Imagine the building, what type of structure is it? What colour are the walls, the floor, the chairs? Is there music playing in the background? What is it? Think about the layout of the room with your coffin at the front and quietly consider who will be sitting there with you.

Who’s in the front row? Imagine your partner, your children, family and friends bereaved before your casket. What are they wearing and who’s sitting with who? Who’s comforting, weeping, mourning or sitting in silent contemplation?

Run it like a scene from a movie in your mind. Look into your children’s faces and deep into their watery, bloodshot eyes as they gaze at your coffin. Use your new “in death” power to glean their thoughts, experience their grief – be there with them and share it.

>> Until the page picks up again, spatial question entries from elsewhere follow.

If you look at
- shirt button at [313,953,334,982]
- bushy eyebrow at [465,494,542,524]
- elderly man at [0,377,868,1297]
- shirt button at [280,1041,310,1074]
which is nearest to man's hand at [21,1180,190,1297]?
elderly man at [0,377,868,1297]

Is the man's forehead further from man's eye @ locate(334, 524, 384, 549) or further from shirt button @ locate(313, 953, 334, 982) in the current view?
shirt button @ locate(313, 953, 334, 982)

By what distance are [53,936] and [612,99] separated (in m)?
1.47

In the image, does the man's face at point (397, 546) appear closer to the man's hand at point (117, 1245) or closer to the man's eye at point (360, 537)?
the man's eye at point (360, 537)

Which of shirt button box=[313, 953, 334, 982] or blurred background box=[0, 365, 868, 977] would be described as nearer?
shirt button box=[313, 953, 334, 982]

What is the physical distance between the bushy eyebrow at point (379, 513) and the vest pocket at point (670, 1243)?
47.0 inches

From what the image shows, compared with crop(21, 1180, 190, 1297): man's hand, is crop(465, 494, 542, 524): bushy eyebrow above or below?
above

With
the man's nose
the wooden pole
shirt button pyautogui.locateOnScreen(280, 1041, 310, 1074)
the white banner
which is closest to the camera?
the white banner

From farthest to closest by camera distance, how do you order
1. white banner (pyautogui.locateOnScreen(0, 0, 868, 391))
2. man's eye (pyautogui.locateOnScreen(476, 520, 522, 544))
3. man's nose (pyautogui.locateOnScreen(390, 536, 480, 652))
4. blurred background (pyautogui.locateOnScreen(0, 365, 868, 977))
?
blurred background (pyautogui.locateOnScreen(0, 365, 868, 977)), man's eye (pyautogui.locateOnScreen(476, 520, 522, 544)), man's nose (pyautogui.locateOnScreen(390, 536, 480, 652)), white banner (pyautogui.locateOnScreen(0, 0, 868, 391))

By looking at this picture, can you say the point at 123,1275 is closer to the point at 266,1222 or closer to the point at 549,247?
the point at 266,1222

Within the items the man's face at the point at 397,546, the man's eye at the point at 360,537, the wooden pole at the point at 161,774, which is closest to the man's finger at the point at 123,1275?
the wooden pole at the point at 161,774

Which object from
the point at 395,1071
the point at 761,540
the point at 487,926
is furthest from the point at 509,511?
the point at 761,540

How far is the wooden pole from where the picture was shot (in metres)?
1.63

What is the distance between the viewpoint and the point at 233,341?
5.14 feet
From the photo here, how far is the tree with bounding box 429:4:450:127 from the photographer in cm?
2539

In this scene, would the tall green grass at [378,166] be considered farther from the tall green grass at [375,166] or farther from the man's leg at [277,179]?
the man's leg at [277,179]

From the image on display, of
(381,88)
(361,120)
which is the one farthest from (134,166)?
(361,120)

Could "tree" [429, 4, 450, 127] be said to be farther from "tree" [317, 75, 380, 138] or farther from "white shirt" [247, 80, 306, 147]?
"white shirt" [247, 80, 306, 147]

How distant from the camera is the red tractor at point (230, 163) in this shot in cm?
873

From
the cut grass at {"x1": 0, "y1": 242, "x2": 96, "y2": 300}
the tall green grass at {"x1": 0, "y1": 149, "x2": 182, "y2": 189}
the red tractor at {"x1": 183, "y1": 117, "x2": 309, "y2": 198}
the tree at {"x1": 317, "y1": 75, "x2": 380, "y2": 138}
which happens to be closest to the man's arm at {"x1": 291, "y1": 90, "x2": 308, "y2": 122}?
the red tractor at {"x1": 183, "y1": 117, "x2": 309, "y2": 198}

Turn to your partner or your closest loved one. Are they the one supporting everyone else? Are they silent and contemplative, stoic in their loss, silently grieving, bereft? You know them so well and can sense their anguish.

Are you there yet?

Is the day of your death vivid in your mind? Can you reach out and imagine holding your child’s hand, comforting them and feeling their despair?

Don’t chicken out and don’t stop until you have tears welling in your eyes and a lump in your throat. You need to be so immersed in the experience that you are sobbing, blubbering and grieving for your own mortality. I want you to be traumatised, grief-stricken for yourself. Bereft at the loss, the wasted opportunities, and absorbed in the suffering of your family.

Take time, close your eyes, dream and imagine, weave a future world and be transported.

But, once there, be gentle. Think of yourself with love and compassion and don’t be judgemental. Tread softly on the delicate fabric of your dreams and be forgiving.

Now, at most funerals, someone will give a eulogy. They will speak to the rest of the assembled mourners about the deceased, what they meant to them and how they impacted their lives. They will try to offer comfort through some collective experience of recall. Choose someone to give the eulogy at your funeral. It might be your partner, your eldest child or a lifelong friend.

Take a pen and paper and write your own eulogy.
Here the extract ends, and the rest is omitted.